Excerpted records.
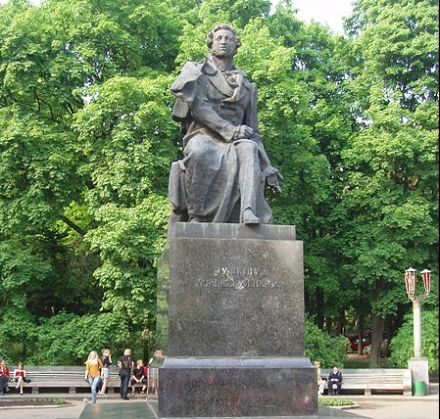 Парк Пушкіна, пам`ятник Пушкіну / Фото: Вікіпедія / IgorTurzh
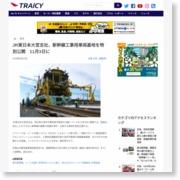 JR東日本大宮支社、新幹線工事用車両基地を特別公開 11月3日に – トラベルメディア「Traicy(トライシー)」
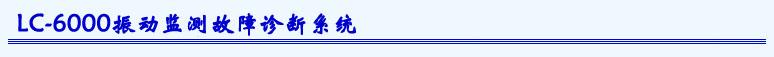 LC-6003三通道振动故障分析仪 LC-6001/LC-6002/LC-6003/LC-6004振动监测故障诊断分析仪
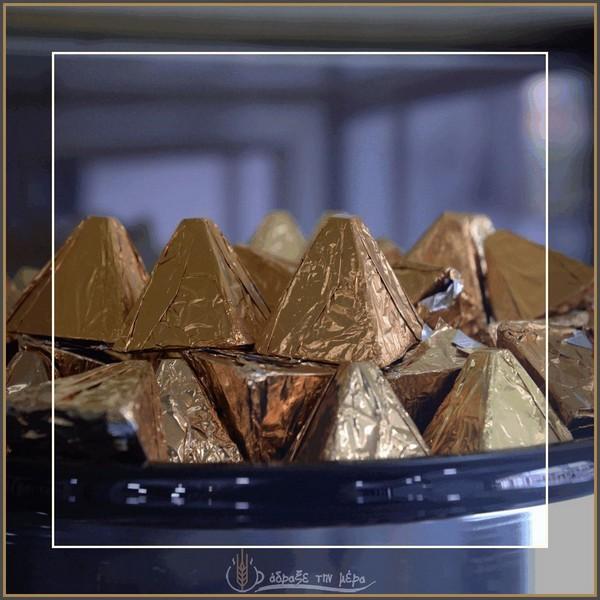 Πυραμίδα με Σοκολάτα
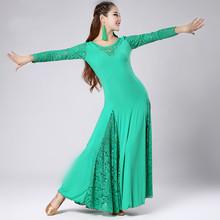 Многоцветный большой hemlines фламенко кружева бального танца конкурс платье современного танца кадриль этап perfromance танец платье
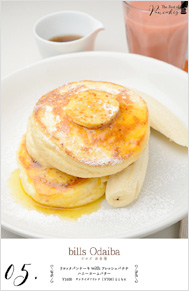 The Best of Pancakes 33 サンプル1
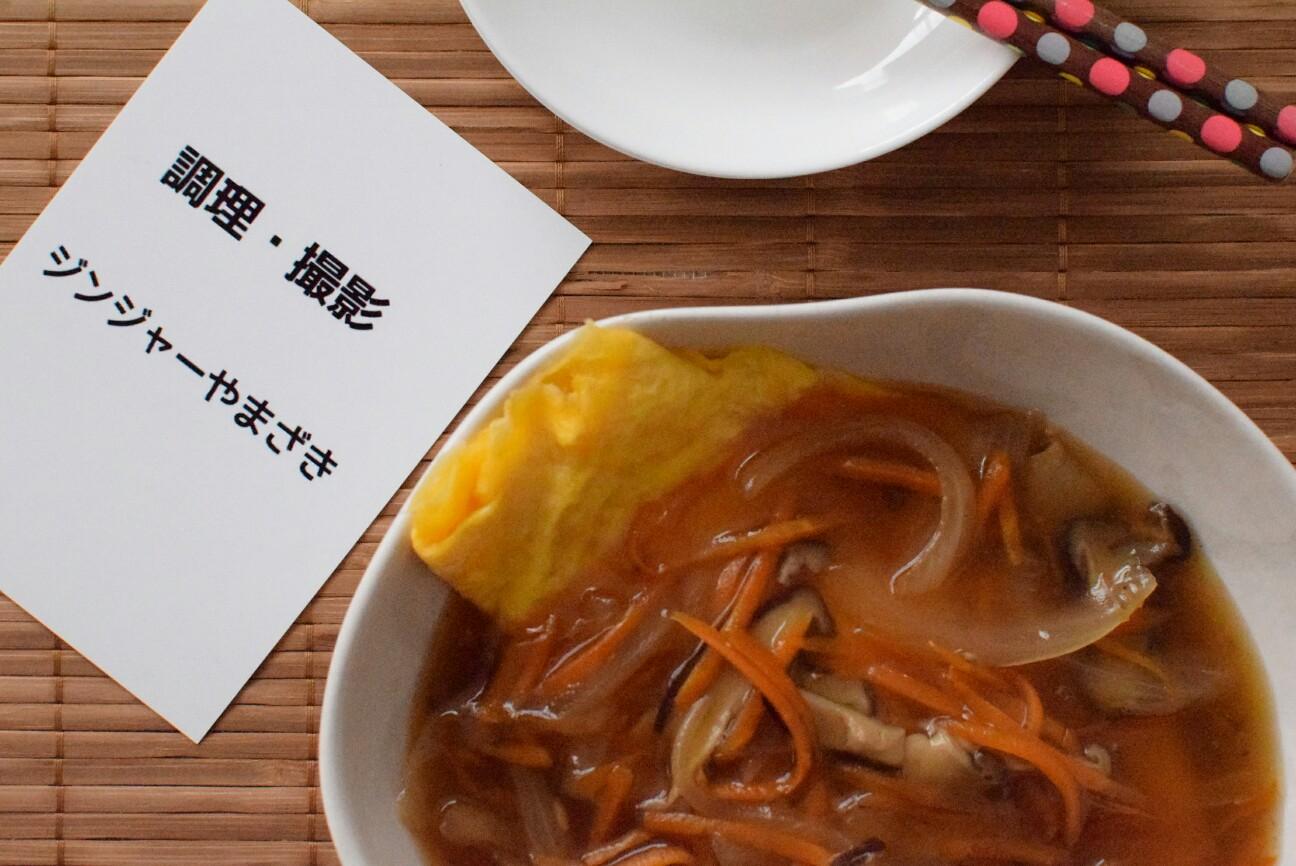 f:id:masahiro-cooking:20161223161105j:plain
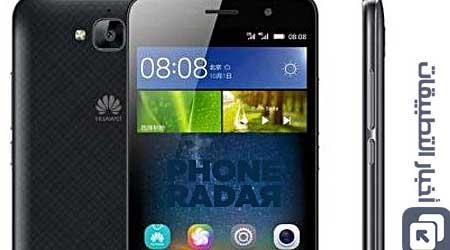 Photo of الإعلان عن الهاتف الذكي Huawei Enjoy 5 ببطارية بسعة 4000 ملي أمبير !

* * *

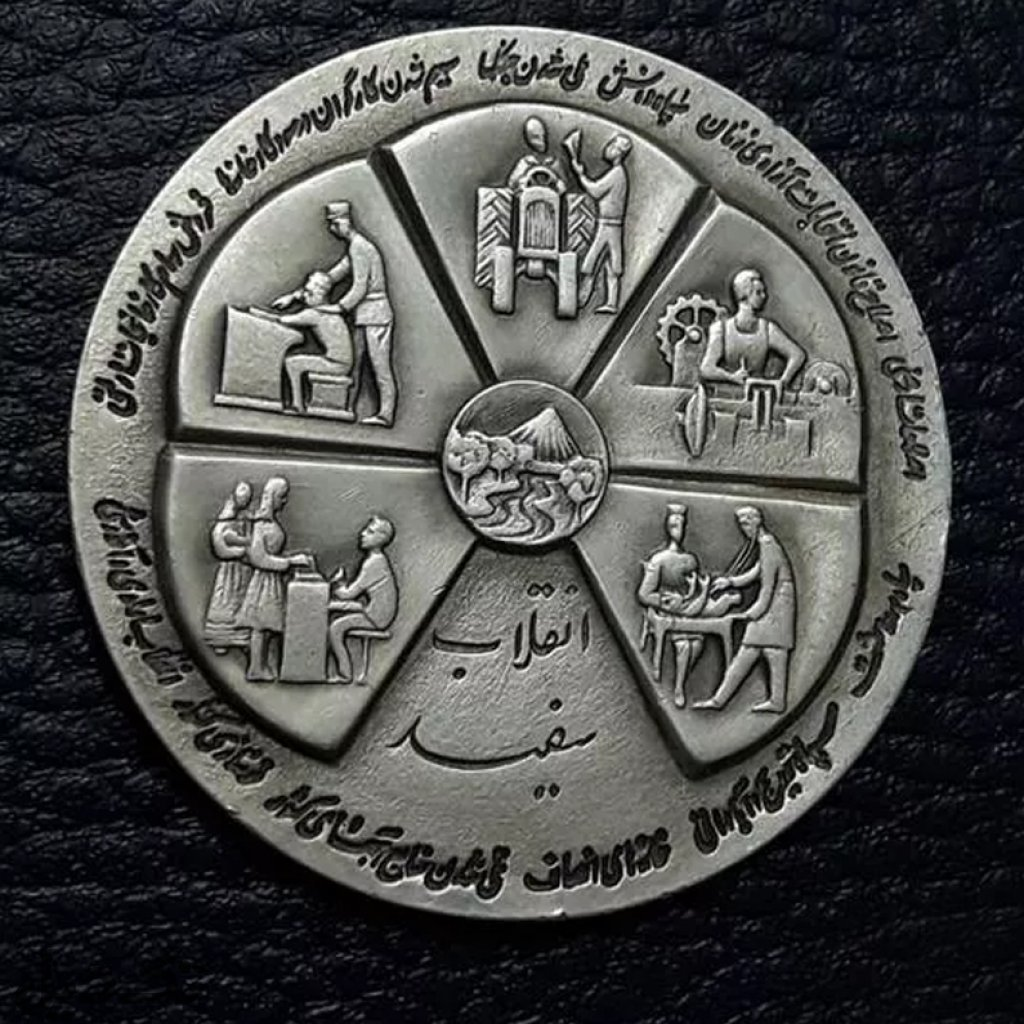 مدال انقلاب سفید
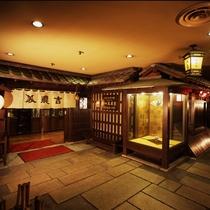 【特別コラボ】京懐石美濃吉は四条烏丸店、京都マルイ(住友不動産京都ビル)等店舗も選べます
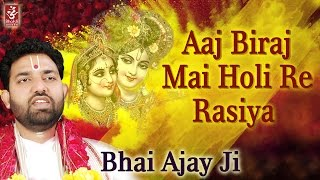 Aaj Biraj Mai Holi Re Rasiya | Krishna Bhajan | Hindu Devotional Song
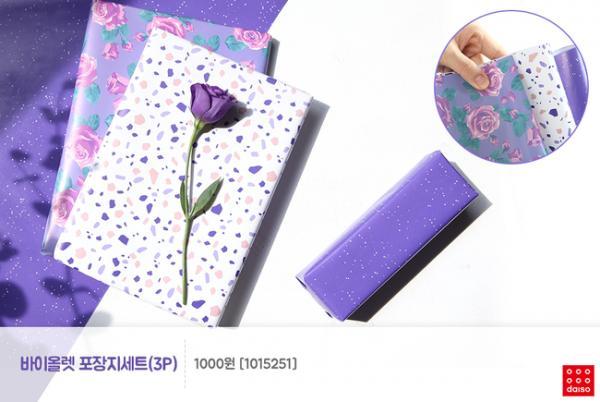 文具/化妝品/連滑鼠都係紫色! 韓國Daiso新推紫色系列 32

==

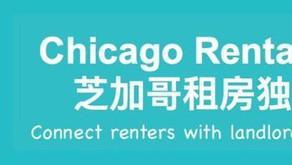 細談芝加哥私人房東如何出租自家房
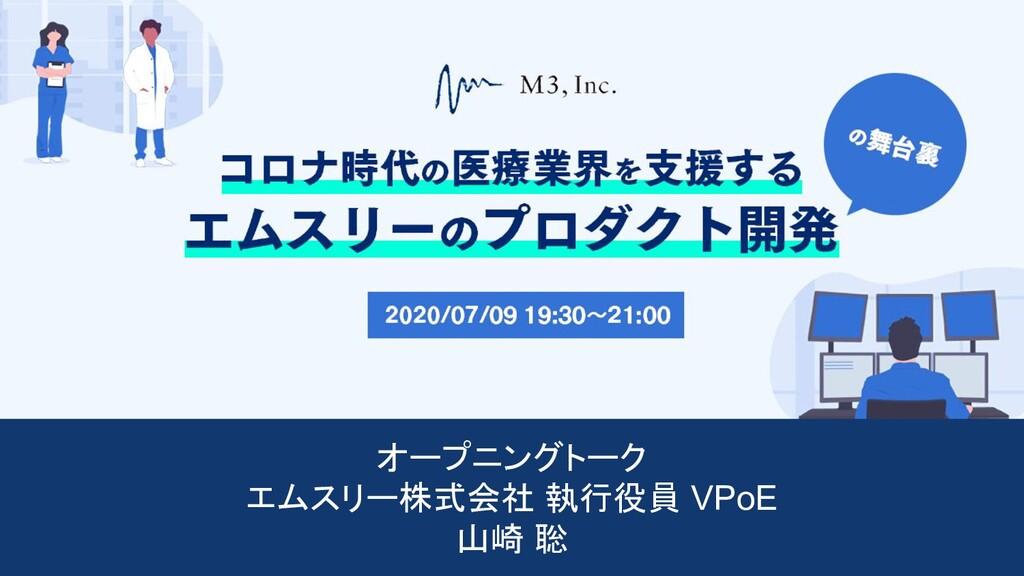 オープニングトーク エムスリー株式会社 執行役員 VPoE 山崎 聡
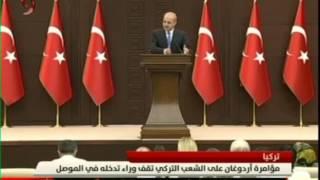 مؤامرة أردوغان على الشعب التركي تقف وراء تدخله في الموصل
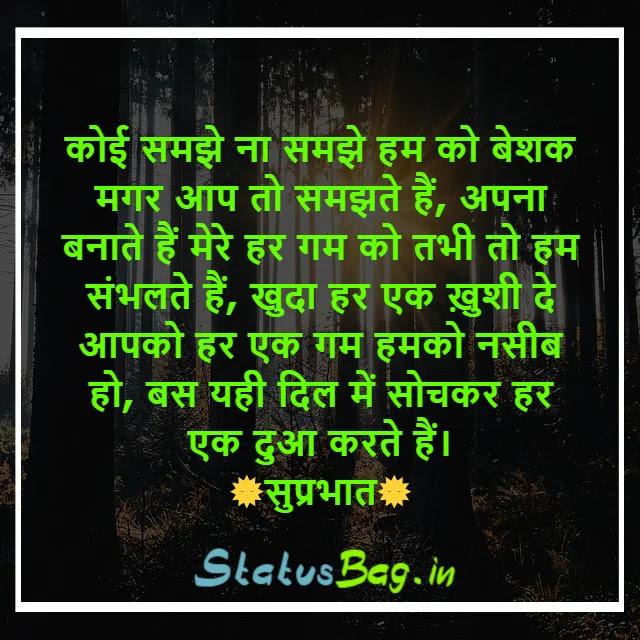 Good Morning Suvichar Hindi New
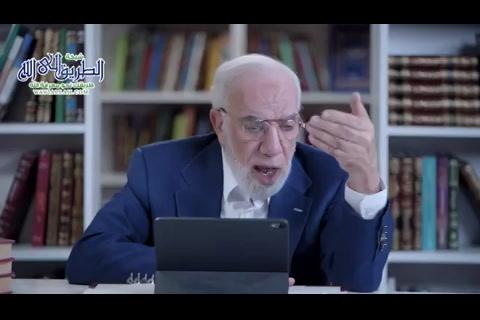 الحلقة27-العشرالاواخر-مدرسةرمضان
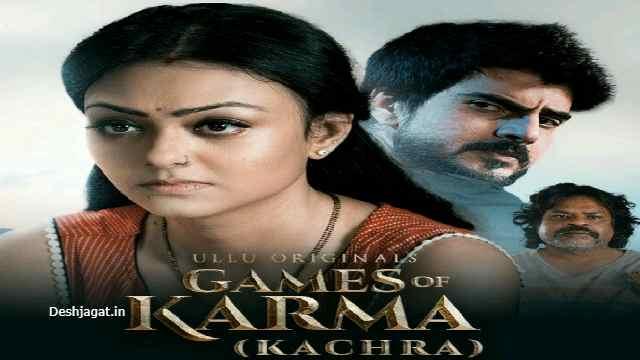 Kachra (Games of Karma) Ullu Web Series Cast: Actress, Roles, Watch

The task. Your output should be the lines above from the one that contains "LC-6003三通道振动故障" through the one that contains "Photo of الإعلان", word for word, with pictures left out.

Exercise answer.
 LC-6003三通道振动故障分析仪 LC-6001/LC-6002/LC-6003/LC-6004振动监测故障诊断分析仪
 Πυραμίδα με Σοκολάτα
 Многоцветный большой hemlines фламенко кружева бального танца конкурс платье современного танца кадриль этап perfromance танец платье
 The Best of Pancakes 33 サンプル1
 f:id:masahiro-cooking:20161223161105j:plain
 Photo of الإعلان عن الهاتف الذكي Huawei Enjoy 5 ببطارية بسعة 4000 ملي أمبير !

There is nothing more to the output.